→ **TEXTAUSZUG**:

________________

Direkt zum Hauptbereich

Die Lucky Luke Western Bank

Wer bei google die Begriffe Bank, Finanz/Finance und Innovativ beliebig kombiniert, erhält Ergebnisse im Millionenbereich. Es gibt sogar eine Bank, die sich Innovative Bank nennt.

Die von mir am meisten verhasste Verwendung von Innovation im Bankenbereich ist "Produktinnovation". Dass Banken keine Produkte haben, schrieb ich bereits. Ein Konto ist ein Datensatz, eine Menge von Nullen und Einsen in einem Rechenzentrum, eine Dienstleistung, über die ich Zahlungen abwickele. Ein Konto ist kein MP3 Player, keine Tüte Milch und auch keine Verpackungsmaschine. Genauso wenig ist ein Kredit, ein Fonds oder ein Depot ein "Produkt".

________________

→ **AUSGANGSDATEN**:
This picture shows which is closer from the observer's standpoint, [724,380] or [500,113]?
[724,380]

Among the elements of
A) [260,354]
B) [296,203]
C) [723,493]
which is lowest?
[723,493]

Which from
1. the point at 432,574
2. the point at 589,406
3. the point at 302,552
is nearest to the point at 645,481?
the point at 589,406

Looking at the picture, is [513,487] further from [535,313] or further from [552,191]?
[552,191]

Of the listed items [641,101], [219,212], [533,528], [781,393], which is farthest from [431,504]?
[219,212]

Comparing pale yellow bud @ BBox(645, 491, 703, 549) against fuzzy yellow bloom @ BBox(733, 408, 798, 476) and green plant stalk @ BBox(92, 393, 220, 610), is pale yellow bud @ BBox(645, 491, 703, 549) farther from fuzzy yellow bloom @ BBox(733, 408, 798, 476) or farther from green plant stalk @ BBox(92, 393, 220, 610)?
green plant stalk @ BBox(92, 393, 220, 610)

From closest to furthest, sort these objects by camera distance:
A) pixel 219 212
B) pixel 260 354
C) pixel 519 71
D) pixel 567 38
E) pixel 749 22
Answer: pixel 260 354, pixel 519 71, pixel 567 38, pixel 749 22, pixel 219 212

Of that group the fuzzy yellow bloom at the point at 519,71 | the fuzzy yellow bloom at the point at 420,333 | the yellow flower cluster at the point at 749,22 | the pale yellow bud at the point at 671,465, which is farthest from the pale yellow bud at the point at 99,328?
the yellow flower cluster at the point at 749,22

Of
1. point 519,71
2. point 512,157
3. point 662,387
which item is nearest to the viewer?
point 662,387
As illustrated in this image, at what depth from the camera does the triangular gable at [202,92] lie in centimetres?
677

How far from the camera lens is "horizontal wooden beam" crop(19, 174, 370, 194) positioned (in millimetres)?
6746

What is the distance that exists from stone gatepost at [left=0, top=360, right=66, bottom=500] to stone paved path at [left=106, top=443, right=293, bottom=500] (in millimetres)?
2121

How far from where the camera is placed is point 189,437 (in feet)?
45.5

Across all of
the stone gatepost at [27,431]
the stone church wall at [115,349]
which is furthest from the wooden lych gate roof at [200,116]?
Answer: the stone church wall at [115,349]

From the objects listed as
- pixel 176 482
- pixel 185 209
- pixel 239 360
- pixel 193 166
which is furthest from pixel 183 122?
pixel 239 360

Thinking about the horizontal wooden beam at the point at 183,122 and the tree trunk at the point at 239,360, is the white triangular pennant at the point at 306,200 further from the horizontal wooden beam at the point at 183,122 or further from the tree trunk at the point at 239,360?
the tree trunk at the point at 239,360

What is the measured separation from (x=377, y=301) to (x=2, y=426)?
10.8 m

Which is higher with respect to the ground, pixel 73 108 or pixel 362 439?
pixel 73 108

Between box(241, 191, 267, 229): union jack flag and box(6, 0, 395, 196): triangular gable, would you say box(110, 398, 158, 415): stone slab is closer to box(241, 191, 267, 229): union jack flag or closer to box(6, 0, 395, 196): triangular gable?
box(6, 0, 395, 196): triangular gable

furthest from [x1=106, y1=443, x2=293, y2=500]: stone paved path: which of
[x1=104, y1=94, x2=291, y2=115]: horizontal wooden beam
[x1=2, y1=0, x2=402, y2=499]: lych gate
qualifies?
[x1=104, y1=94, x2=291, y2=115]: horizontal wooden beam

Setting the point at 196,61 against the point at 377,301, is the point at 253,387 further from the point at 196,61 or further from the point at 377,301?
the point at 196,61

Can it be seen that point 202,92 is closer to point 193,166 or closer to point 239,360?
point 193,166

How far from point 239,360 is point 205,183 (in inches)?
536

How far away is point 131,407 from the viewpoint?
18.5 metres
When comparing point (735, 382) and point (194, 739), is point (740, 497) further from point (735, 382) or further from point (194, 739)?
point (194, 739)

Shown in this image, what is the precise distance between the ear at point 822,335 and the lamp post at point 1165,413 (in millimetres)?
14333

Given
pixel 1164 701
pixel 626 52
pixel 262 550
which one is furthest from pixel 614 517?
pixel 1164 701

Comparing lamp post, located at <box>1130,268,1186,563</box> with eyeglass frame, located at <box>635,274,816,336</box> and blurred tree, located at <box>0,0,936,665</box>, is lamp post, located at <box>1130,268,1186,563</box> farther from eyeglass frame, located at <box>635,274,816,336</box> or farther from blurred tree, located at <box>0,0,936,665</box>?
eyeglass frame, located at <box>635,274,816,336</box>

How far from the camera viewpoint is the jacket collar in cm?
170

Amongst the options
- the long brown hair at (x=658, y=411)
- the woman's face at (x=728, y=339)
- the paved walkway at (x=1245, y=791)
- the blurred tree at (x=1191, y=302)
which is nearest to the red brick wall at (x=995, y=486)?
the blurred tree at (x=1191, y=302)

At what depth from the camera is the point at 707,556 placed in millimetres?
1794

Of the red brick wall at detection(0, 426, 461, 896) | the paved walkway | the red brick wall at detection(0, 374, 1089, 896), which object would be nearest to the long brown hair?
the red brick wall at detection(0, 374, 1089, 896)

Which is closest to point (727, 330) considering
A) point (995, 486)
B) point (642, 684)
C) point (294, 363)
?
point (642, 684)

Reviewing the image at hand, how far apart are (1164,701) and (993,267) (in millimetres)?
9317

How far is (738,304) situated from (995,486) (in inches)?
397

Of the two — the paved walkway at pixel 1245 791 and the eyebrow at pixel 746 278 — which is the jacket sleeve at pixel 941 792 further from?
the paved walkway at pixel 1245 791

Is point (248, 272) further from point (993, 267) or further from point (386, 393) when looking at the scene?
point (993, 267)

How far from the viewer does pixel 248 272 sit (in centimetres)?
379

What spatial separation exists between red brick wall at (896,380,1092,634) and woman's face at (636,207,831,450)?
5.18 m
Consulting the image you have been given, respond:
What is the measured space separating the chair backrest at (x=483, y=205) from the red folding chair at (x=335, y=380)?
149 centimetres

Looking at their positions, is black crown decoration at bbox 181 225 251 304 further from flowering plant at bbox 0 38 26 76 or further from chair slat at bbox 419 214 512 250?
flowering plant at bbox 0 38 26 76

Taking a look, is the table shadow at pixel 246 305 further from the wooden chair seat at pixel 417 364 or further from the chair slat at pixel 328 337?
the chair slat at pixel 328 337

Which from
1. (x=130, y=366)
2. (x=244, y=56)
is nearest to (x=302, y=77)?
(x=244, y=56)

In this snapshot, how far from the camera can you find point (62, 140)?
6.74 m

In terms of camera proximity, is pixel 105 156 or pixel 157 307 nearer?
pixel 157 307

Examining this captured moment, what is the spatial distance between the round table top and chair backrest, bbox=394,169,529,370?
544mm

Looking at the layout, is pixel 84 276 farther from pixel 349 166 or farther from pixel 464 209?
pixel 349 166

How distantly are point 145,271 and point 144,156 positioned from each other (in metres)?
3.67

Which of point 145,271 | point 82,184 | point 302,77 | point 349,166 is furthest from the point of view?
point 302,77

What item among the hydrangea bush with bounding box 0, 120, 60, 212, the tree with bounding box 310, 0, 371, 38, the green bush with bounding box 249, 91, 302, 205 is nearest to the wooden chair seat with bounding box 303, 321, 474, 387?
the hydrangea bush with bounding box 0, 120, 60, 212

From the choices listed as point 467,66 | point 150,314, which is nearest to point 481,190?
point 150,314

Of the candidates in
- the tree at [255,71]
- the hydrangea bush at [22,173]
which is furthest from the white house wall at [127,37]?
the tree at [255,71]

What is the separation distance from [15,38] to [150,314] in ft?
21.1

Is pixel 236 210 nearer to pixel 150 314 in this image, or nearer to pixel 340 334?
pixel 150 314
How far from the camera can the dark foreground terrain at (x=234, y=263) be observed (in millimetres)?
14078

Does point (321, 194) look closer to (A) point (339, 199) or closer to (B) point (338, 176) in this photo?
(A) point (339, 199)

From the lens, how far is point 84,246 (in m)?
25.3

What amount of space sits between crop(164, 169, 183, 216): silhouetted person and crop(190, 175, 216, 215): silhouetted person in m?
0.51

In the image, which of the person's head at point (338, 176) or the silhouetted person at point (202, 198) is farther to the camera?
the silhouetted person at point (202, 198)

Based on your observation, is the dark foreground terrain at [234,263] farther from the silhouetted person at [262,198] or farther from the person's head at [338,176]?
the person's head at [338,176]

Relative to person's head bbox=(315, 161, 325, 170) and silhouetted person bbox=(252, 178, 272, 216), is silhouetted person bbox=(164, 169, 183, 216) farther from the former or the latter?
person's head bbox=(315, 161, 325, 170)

________________

→ **AUFGABENSTELLUNG**:
**a.** Filtere aus den Einträgen jede Zeile heraus, in der das Wort "foreground" vorkommt, und gib diese Zeilen unverändert wieder.
**b.** Setze den Text über Innovation bei Banken nach seinem letzten Satz fort.

→ **LÖSUNGEN**:
**a.**
How far from the camera can the dark foreground terrain at (x=234, y=263) be observed (in millimetres)?
Based on your observation, is the dark foreground terrain at [234,263] farther from the silhouetted person at [262,198] or farther from the person's head at [338,176]?

**b.**
Das Lustige am Wort Produktinnovation ist, dass auch der zweite Teil, die Innovation, nicht auf Banken zutrifft. Dazu muss man nur einen Blick auf die lange Geschichte der Bank anschauen: Die Erfindung der europäischen Bank liegt im Mittelalter. 600 Jahre sollten ausreichen, um eine gewisse Markt- und Prozessreife zu entwickeln, die keinen Platz mehr für echte Innovation lässt. Zum Vergleich: Autos gibt es hundert, PCs dreißig Jahre. Ausklammern möchte ich den Zahlungsverkehr.

Um das Innovationspotential einer Bank im Kerngeschäft darzustellen, nämlich dem Einlagen- und Kreditgeschäft, möchte ich kurz die Lucky Luke Western Bank vorstellen. Die Western Bank hat ein einfaches Geschäftsmodell: Sie nimmt Einlagen der lokalen Bevölkerung entgegen und verleiht dieses Geld weiter, z.B. an die Eisenbahngesellschaft, um einen Bahnhof im Ort zu bauen. Ihr Geld verdient sie damit, dass sie die Einlagen niedriger verzinst als die Kredite. Da bleibt zwangsläufig was hängen, wenn man es richtig macht. Die Frage ist, was man bei der Differenz berücksichtigen muss:
  • Finanzierungskosten: Die Western Bank verleiht die Einlagen der Bevölkerung. Wenn sie nett ist, zahlt sie Zinsen für die Einlagen.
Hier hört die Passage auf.